Eleannora levantou os olhos do celular, saindo do transe, e demorou uns segundos antes de responder.

- Que diferença faz, amor. Aliás, lavandas combinam muito mais com o resto da decoração, que eu tenho certeza que você vai adorar. Agora vamos, o carro já tá aí na frente esperando por você e seu pai já está pronto, vamos.

Não pela primeira vez, Caitriona teve dúvidas se fora uma boa ideia deixar os preparativos do casamento nas mãos de sua assistente. Na verdade, pensando bem, Nora a havia influenciado bastante na decisão de apressar as coisas. Cait queria esperar pelas próximas férias, mas Nora dissera que se responsabilizaria  por tudo e que ela não teria nenhum trabalho. Afinal, para quê adiar tanto o casamento, não é mesmo? Não havia nada que os impedisse, e a oficialização da união deles colocaria uma pedra definitiva nos rumores de que ela tinha um caso com seu colega de trabalho, o que não era nada bom para sua imagem pública. Nora havia utilizado esses e vários outros argumentos para convencê-la e por fim, Caitriona havia aceitado conversar com Tony a respeito. Tony, por sua vez, aceitara sem impor muita resistência. Na realidade, qualquer coisa que ela dissesse estava bom para ele, o que fazia Cait pensar que ele tinha cem por cento de confiança nela. Sendo assim, em meados de junho decidiram que iriam casar em um fim de semana de agosto, no meio das gravações, sem direito a lua de mel. Podiam fazer uma viagem nas férias, dissera Eleannora.

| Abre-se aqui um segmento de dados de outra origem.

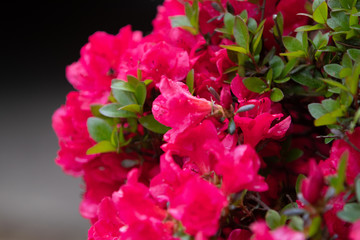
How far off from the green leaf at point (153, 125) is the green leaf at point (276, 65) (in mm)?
181

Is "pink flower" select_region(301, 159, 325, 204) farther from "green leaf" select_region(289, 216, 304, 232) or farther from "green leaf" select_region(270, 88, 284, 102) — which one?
"green leaf" select_region(270, 88, 284, 102)

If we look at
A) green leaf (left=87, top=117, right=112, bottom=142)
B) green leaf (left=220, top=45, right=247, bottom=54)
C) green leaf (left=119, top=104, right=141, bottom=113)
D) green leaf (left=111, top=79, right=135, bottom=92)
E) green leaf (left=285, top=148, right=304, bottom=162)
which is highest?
green leaf (left=111, top=79, right=135, bottom=92)

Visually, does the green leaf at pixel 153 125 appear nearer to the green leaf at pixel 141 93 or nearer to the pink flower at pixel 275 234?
the green leaf at pixel 141 93

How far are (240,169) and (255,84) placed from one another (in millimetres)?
173

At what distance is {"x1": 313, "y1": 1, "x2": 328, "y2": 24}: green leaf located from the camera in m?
0.55

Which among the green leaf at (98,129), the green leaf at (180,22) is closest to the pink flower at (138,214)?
the green leaf at (98,129)

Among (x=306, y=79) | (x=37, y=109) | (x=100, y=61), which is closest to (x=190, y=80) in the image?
(x=306, y=79)

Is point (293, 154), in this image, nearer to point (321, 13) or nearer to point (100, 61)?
point (321, 13)

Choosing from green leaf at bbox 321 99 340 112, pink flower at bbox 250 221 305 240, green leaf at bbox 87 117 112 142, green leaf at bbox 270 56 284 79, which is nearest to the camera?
pink flower at bbox 250 221 305 240

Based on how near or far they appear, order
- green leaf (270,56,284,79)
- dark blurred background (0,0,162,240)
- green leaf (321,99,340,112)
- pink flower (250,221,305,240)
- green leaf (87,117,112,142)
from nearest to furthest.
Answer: pink flower (250,221,305,240) → green leaf (321,99,340,112) → green leaf (270,56,284,79) → green leaf (87,117,112,142) → dark blurred background (0,0,162,240)

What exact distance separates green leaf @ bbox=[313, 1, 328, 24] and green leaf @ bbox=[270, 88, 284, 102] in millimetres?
118

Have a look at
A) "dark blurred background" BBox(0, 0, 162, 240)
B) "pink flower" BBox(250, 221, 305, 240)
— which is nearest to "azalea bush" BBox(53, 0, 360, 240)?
"pink flower" BBox(250, 221, 305, 240)

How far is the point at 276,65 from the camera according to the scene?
575 mm

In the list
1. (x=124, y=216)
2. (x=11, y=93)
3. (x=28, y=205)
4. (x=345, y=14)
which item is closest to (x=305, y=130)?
(x=345, y=14)
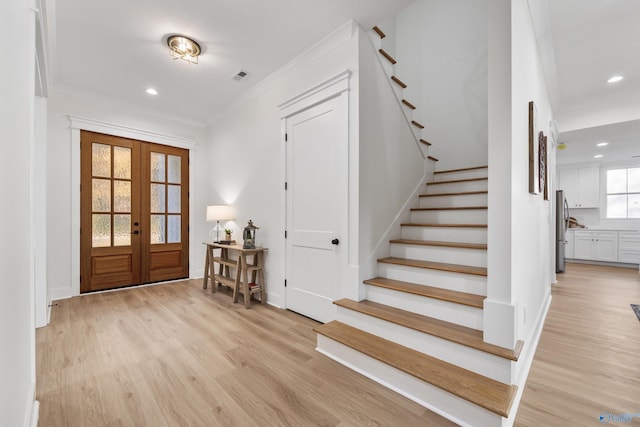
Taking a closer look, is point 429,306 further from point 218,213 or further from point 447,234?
point 218,213

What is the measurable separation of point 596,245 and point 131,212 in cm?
973

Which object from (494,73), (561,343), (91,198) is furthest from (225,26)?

E ali estava ela, pronta, buquê na mão, entrando no carro junto com seu pai.

- Minha filha, você está lindíssima. - disse o Sr. Balfe, os olhos reluzentes.

- Ah, papai... - ela realmente não sabia o que dizer. Segurou a mão do pai, que a apertou, tentando passar algum conforto.

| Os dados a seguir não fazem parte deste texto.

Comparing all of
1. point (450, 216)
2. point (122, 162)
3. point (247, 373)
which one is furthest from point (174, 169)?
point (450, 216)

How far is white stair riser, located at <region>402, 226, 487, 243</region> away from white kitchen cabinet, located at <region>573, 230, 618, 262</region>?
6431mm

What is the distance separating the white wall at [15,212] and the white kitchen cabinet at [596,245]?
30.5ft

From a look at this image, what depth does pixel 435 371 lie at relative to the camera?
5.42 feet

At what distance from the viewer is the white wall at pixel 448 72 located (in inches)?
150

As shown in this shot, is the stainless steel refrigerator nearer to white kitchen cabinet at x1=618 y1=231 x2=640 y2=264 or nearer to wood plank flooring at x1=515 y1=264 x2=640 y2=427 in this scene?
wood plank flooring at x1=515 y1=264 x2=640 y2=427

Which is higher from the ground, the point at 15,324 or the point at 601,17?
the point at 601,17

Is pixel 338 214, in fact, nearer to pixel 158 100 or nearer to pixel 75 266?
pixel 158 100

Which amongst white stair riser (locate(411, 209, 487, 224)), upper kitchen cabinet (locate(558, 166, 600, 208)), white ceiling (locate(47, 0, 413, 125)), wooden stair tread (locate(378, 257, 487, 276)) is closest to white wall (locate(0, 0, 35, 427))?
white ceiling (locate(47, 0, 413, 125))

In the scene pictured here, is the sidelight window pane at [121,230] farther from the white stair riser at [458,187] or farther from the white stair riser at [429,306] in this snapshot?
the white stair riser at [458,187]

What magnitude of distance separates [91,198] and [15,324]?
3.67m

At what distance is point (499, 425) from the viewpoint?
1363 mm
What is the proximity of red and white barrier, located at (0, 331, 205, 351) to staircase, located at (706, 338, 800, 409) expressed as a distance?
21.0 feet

- Filha, eu sei que você pensa bastante antes de tomar uma decisão em sua vida, mas... você tem certeza?

- Como assim, pai?

- Digo... tem certeza que ele é homem certo? Certeza de que você está feliz?

Ela parou um momento, baixou a cabeça para fitar as mãos entrelaçadas deles e assentiu, erguendo os olhos para o pai.

- Com ele eu tenho certeza de que estou segura.